Phil Romano, Butch McGregor, and Stuart Fitts

On March 4, 2012, the Monday after the weekend-long celebration that opened architect Santiago Calatrava’s bone-blanched Margaret Hunt Hill Bridge, the neighborhood that found itself suddenly connected to the snarl of interstates a half-mile off, went back to looking the way it had for the better part of the previous century. West Dallas’ corrugated steel warehouses and low-slung brick storefronts that date back to the 1920s and 1930s hardly took notice of the few extra cars that began rolling down a recently widened Singleton Boulevard. The vacant lots that had been quickly laid with decomposed granite and crushed concrete for parking were empty after the brief deluge of traffic. And yet, there the bridge loomed, an indelible ribbon of bent steel in the sky, while West Dallas remained—at least on the surface—the same.
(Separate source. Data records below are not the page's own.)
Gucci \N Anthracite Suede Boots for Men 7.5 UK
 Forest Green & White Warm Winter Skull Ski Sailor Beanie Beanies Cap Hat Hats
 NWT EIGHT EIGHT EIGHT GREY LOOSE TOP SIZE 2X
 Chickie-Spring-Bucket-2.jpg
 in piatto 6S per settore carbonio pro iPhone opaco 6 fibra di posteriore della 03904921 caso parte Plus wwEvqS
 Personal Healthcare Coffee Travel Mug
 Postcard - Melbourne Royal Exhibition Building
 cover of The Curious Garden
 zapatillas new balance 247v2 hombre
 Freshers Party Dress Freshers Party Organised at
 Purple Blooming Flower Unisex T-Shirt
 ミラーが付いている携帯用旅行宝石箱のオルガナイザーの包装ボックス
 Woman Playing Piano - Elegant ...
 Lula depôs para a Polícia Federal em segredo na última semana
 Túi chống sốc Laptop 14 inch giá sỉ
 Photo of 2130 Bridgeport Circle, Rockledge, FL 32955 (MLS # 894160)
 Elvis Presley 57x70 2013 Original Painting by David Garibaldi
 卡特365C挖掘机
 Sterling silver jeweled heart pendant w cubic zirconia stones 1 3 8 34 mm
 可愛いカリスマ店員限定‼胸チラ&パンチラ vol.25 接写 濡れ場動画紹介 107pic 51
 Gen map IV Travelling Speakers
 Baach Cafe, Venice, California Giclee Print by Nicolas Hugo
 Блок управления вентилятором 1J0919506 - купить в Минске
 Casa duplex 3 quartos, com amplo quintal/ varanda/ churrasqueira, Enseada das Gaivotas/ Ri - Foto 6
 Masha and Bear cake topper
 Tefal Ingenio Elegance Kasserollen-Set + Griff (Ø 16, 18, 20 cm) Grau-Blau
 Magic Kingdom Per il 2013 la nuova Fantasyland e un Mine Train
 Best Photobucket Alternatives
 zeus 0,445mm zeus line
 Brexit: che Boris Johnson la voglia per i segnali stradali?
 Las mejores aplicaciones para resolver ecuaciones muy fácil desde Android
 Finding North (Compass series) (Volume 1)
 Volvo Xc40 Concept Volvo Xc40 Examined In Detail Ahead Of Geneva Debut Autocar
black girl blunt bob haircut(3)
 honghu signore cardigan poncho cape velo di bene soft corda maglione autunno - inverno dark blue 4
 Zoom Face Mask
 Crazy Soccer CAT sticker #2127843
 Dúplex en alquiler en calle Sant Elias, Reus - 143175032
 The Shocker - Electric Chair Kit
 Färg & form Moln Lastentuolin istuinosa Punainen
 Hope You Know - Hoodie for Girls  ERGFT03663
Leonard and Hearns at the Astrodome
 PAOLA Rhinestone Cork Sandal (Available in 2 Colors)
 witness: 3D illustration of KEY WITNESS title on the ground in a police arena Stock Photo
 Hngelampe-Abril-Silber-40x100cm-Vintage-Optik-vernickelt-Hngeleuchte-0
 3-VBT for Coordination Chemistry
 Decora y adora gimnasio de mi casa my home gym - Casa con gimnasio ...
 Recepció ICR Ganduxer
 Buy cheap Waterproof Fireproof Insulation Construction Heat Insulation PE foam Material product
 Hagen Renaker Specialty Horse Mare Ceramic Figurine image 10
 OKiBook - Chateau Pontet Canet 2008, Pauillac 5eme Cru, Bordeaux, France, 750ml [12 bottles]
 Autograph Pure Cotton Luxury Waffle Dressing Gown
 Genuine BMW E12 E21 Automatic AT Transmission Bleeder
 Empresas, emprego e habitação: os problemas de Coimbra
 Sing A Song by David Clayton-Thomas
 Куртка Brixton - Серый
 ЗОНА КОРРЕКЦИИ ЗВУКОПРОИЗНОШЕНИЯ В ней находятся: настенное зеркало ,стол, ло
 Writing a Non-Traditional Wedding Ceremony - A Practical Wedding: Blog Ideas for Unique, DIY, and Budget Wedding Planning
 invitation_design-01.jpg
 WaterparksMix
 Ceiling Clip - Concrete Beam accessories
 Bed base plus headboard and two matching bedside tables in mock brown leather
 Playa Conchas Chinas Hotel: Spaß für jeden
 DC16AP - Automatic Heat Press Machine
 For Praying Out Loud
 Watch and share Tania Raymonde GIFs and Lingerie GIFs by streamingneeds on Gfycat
It wasn’t. Underneath the neighborhood’s seemingly indifferent urban landscape, a tectonic shift was beginning. For eight years, three investors from North Dallas had been working to forever alter the neighborhood, to build their dreams. The trio—Stuart Fitts, Larry “Butch” McGregor, and the famed restaurateur Phil Romano, the culinary visionary behind brands such as Fuddruckers, Macaroni Grill, and Eatzi’s—began buying land in West Dallas in 2005. Over the better part of a decade, the three partners sunk more than $45 million into the rundown neighborhood, nabbing upwards of 80 acres of property in an area delineated by the Trinity River on the east, Sylvan Avenue on the west, West Commerce Street on the south, and the residential neighborhood of La Bajada on the north. Today, just a year since the opening of the bridge, signs of change have sprouted: restaurants, a brewery, a home decor shop, a huge culinary event space located in a remodeled warehouse. Dirt is flying on the centerpiece, a former loading dock that by the end of 2013 will boast a mix of new restaurants and shops, a so-called “restaurant incubator.”

Yet this development, called Trinity Groves, is only the start of the big plans Romano and company have in store for West Dallas, taking up less than 20 percent of the land the three partners have assembled as part of the investment group West Dallas Investments.